Excerpted passage
# Variational Autoencoder for Materials Discovery

## Workshop: Machine Learning Methods for Materials Science at Centre for Space Research,NWU
https://mesfind.github.io/matgnn/

### Project 1: Materials Representation Learning using Variational Autoencoders

**Learning Objectives:**
- Understand VAE principles and implementation
- Learn materials representation learning
- Implement property prediction from latent space
- Explore the latent space for materials discovery


**VAE Task:** Learn a compact latent representation of materials that captures:
- Chemical composition patterns
- Formation energy relationships
- Materials similarity metrics

In [1]:
# Import necessary libraries
import numpy as np
import pandas as pd
import matplotlib.pyplot as plt
import seaborn as sns
from pathlib import Path
import warnings
import random
import os
import json
from sklearn.model_selection import train_test_split
from sklearn.preprocessing import StandardScaler, MinMaxScaler
from sklearn.metrics import mean_squared_error, r2_score, mean_absolute_error
from sklearn.decomposition import PCA
from sklearn.manifold import TSNE
from sklearn.metrics.pairwise import cosine_similarity
import warnings
warnings.filterwarnings('ignore')

# Deep learning libraries
import torch
import torch.nn as nn
import torch.nn.functional as F
import torch.optim as optim
from torch.utils.data import DataLoader, TensorDataset

# Set device
device = torch.device('cuda' if torch.cuda.is_available() else 'cpu')
print(f"Using device: {device}")

# Set random seeds for reproducibility
torch.manual_seed(42)
np.random.seed(42)
random.seed(42)

# Plotting style
plt.style.use('default')
sns.set_theme(style="whitegrid")
sns.set_palette("husl")

print("🧠 Variational Autoencoder for Materials Discovery")
print("🎯 Goal: Learn meaningful representations of materials for discovery")

Data shown
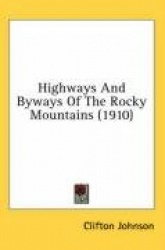 Highways and Byways of the Rocky Mountains (1910)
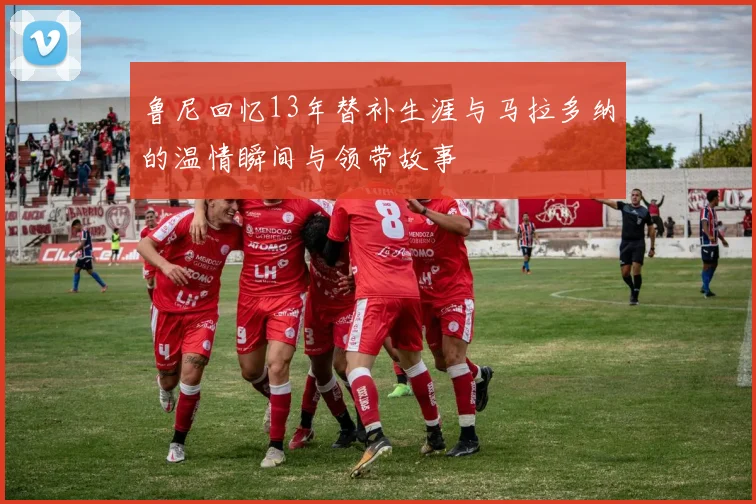 鲁尼回忆13年替补生涯与马拉多纳的温情瞬间与领带故事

Task prompt
Reproduce the passage of the VAE workshop notebook above from "# Set device" up to and including "np.random.seed(42)", swapping "reproducibility" for "repeatability".

Task result
# Set device
device = torch.device('cuda' if torch.cuda.is_available() else 'cpu')
print(f"Using device: {device}")

# Set random seeds for repeatability
torch.manual_seed(42)
np.random.seed(42)